# TEXT TO READ

-*-

Friday, August 3, 2012

Why the Church Failed Me Yesterday

I have to admit that when I first read the title of this article by Matthew Paul Turner (which is brilliant I must say), I thought it would discuss something different than the Chick Fil A scandal fiasco. He articulated exactly how I felt and didn’t know how to express why I was so turned off by the whole scene. The title of his article, inspired this one.



We all have a history. We all have a past. Some of us have been raised in the church and been hurt, and hurt so badly our aching hearts have wandered beyond the wooden pews and air-conditioned walls never to return. The one place that we should be finding solace, salve applied to our woundedness, and drinking from the well becomes a place of cold unacceptance, obliterating judgment, intolerance, lack of compassion for wounded hearts, and the kind of piety and hypocrisy that sets itself up as one step closer to The Savior than you because you have different convictions.



Yesterday, I went to church. Yesterday, you didn’t see the tears that had caused my mascara to run. Yesterday, I needed understanding, a soft place to land my hurting heart. Yesterday, you told me that I wasn’t strong enough, that I hadn’t forgiven enough. Yesterday, I went home feeling defeated.



Yesterday, I went to church. Two days ago, my family fell apart. Yesterday, I heard how I wasn’t living a godly enough life, and that is why my family is broken. That it was somehow my fault that reconciliation could not be reached. Yesterday, I needed to hear how sin affects us all. And yesterday, I needed to hear that Jesus hates the loneliness and pain I am going through as a result of it. Yesterday, I needed what the church claims to be: a family. Yesterday, I heard that I wasn’t a part of any family, that I wasn’t welcome in any family. Yesterday, I went home lonelier than I felt when I entered the doors.

-*-

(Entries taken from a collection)
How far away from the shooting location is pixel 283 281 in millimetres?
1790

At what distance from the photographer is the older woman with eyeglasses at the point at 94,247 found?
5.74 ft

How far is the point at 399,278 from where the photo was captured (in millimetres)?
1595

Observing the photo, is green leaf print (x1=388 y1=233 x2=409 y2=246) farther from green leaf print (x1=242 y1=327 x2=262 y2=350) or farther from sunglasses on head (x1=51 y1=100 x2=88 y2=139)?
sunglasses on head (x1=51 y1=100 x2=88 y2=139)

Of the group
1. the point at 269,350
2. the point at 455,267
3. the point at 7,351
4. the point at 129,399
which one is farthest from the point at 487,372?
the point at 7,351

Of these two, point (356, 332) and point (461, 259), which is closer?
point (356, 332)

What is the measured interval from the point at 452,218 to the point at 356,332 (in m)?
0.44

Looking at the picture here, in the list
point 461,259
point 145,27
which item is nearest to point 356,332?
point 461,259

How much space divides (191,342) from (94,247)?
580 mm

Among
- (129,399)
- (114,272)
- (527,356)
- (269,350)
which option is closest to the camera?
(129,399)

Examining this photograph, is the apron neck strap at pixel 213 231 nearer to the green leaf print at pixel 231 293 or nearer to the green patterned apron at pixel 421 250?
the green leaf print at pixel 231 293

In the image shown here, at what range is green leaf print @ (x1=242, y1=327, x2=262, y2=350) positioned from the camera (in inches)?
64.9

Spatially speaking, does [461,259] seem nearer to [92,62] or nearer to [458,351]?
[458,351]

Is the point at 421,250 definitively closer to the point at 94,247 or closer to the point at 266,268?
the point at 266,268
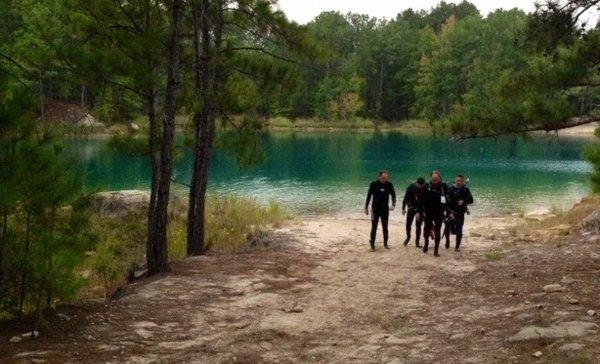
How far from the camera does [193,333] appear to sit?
7.21m

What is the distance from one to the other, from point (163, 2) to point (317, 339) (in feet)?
19.8

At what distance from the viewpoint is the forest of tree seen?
6723mm

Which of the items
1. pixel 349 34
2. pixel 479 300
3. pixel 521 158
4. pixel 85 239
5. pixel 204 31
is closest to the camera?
pixel 85 239

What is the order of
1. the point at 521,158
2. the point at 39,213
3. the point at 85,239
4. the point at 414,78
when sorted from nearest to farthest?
1. the point at 39,213
2. the point at 85,239
3. the point at 521,158
4. the point at 414,78

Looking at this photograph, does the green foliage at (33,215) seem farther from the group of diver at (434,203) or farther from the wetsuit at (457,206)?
the wetsuit at (457,206)

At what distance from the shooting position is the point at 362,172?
37.2m

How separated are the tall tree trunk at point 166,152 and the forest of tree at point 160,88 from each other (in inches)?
0.8

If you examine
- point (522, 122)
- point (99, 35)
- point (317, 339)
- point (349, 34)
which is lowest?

-*-

# EXERCISE REQUIREMENTS
Answer the following questions using the blog post about the church:
(a) Who wrote the article whose title inspired the post?
(b) What had caused the writer's mascara to run?
(c) According to the writer, when did the writer's family fall apart?

# WORKED ANSWER
(a) Matthew Paul Turner
(b) Tears
(c) Two days ago